Take every entry below and copy it out word for word.

(Stored items)
┄┄┄┄┄┄┄┄┄┄┄┄┄┄┄┄┄┄┄┄
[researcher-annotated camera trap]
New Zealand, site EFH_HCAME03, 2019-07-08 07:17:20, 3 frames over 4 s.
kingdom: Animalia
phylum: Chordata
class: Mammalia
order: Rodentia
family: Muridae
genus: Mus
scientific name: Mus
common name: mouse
┄┄┄┄┄┄┄┄┄┄┄┄┄┄┄┄┄┄┄┄
Your solution –
[researcher-annotated camera trap]
New Zealand, site EFH_HCAME03, 2019-07-08 07:17:20, 3 frames over 4 s.
kingdom: Animalia
phylum: Chordata
class: Mammalia
order: Rodentia
family: Muridae
genus: Mus
scientific name: Mus
common name: mouse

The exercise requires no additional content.